§ **EXERCISE OBJECTIVE**
Recast the material below as a numbered list, starting at the line that contains "As this image" and ending at the line that contains "8523 millimetres", with both of those lines included. Leave out any blank lines.

[Saved data entries]
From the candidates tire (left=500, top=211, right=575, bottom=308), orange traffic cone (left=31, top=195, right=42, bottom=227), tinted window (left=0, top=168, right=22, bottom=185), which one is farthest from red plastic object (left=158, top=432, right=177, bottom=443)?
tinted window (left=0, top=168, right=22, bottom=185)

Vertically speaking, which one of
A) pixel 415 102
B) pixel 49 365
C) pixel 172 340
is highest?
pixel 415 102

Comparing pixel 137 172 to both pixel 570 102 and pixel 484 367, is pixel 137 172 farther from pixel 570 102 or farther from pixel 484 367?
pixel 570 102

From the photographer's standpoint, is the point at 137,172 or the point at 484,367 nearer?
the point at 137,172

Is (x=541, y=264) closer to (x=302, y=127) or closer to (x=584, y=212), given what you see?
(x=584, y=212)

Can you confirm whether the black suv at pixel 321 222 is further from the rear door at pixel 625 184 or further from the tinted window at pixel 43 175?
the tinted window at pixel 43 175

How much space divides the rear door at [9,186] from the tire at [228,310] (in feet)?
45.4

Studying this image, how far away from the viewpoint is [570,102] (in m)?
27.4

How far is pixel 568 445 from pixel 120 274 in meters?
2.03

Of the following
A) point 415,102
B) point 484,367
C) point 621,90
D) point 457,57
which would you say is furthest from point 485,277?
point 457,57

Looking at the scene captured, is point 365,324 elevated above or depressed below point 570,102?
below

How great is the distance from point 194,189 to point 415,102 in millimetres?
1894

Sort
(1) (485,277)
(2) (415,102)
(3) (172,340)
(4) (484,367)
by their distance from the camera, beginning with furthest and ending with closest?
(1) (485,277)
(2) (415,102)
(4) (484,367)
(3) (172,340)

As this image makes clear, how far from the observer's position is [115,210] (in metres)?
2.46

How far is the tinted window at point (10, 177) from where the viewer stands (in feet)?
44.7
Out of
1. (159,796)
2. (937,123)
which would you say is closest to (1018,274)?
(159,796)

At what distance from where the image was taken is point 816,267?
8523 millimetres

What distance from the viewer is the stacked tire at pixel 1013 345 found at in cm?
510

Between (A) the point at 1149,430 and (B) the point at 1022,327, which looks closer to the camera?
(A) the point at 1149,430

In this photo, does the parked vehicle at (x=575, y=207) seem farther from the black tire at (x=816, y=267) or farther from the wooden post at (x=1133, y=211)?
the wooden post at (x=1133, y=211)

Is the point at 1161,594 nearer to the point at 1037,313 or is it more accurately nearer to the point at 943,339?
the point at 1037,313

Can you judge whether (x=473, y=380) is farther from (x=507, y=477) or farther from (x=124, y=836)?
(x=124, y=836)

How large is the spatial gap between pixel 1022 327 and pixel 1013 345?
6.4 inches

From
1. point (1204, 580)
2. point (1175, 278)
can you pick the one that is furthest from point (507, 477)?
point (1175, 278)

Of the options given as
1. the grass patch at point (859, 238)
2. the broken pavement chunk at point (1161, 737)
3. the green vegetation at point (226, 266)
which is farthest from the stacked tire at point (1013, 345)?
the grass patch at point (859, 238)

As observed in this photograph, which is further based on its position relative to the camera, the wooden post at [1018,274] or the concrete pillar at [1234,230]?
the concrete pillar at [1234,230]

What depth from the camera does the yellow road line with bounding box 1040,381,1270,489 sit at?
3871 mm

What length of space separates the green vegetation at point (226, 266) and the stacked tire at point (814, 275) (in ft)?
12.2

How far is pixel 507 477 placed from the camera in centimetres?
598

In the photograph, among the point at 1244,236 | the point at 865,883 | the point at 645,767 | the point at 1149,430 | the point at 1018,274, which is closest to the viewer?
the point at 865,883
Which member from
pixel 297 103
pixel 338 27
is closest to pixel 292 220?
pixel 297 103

§ **RESPONSE BELOW**
1. As this image makes clear, how far from the observer's position is [115,210] (in metres)?
2. 2.46
3. How far is the tinted window at point (10, 177) from where the viewer stands (in feet)?
4. 44.7
5. Out of
6. 1. (159,796)
7. 2. (937,123)
8. which would you say is closest to (1018,274)?
9. (159,796)
10. At what distance from where the image was taken is point 816,267?
11. 8523 millimetres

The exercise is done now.